* [Work item]: In the text on seasonal yin and yang nourishment, rewrite the part from "Nourishing Yin in" up to and including "the seasonal demands.", replacing "indoor environments" with "indoor spaces".

* [Supplied text]:
[Start of section]

Adaptation to seasonal characteristics

The climate in spring and summer is warm and humid, with a relatively abundant yang energy. The human body should adapt to the changes in climate. The purpose of nourishing yang during this period is to adapt to the seasonal characteristics and promote the generation and circulation of yang energy in the body.

Preventing damage to yang energy

Despite the warm weather in spring and summer, excessive consumption of raw and cold foods, excessive fatigue, and prolonged exposure to sunlight can all damage yang energy. Therefore, nourishing yang during this time also means being mindful of avoiding factors that can harm yang energy.

Ways to nourish yang in spring and summer

Methods of nourishing yang during spring and summer may include appropriate sun exposure, engaging in suitable aerobic exercises, practicing tai chi or qigong, promoting blood circulation, and enhancing physical strength. It also involves avoiding excessively cold foods. These practices can help protect and strengthen the body’s vitality and yang energy, improve resistance, and promote balance and health.

Nourishing Yin in Autumn and Winter

During the autumn and winter seasons, yang energy declines, and yin energy becomes predominant in nature. At this time, it is important to focus on nourishing yin energy to maintain balance. This may involve prioritising rest and ensuring sufficient sleep, consuming nourishing and moistening foods, avoiding excessively hot indoor environments, and refraining from consuming spicy and drying foods. These practices help nourish and protect yin energy, adapting to the seasonal demands.

Why “Nourish Yin” in Autumn and Winter?

Although the autumn and winter seasons are characterised by cool and cold weather, traditional Chinese medicine emphasises the concept of “秋冬养阴” (nourishing yin) during this time. This principle is based on several considerations:

Abundance of yin energy in nature

The autumn and winter seasons are when yin energy relatively prevails in the natural world. “秋收冬藏” (autumn harvest and winter storage) reflects the accumulation of yin energy. Yin represents coldness, contraction, stillness, and conservation. During this time, sunlight diminishes, and the weather becomes colder. The earth enters a dormant state, and yin energy starts to accumulate.

Adaptation to seasonal characteristics

The human body should align with the seasonal changes and adapt to the cold and dry climate of the autumn and winter seasons. Yin energy is relatively abundant during this time. Nourishing yin aims to adapt to these seasonal characteristics, protecting and nourishing the yin energy within the body.

[End of section]

* [Given information]:

[Start of section]

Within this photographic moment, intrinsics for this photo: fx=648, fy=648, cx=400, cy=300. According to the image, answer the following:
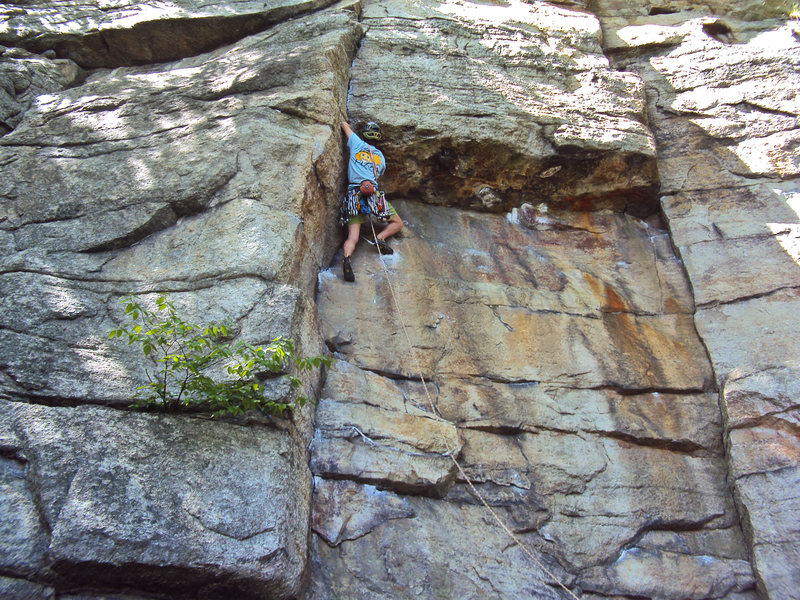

[End of section]

* [Final answer]:
Nourishing Yin in Autumn and Winter

During the autumn and winter seasons, yang energy declines, and yin energy becomes predominant in nature. At this time, it is important to focus on nourishing yin energy to maintain balance. This may involve prioritising rest and ensuring sufficient sleep, consuming nourishing and moistening foods, avoiding excessively hot indoor spaces, and refraining from consuming spicy and drying foods. These practices help nourish and protect yin energy, adapting to the seasonal demands.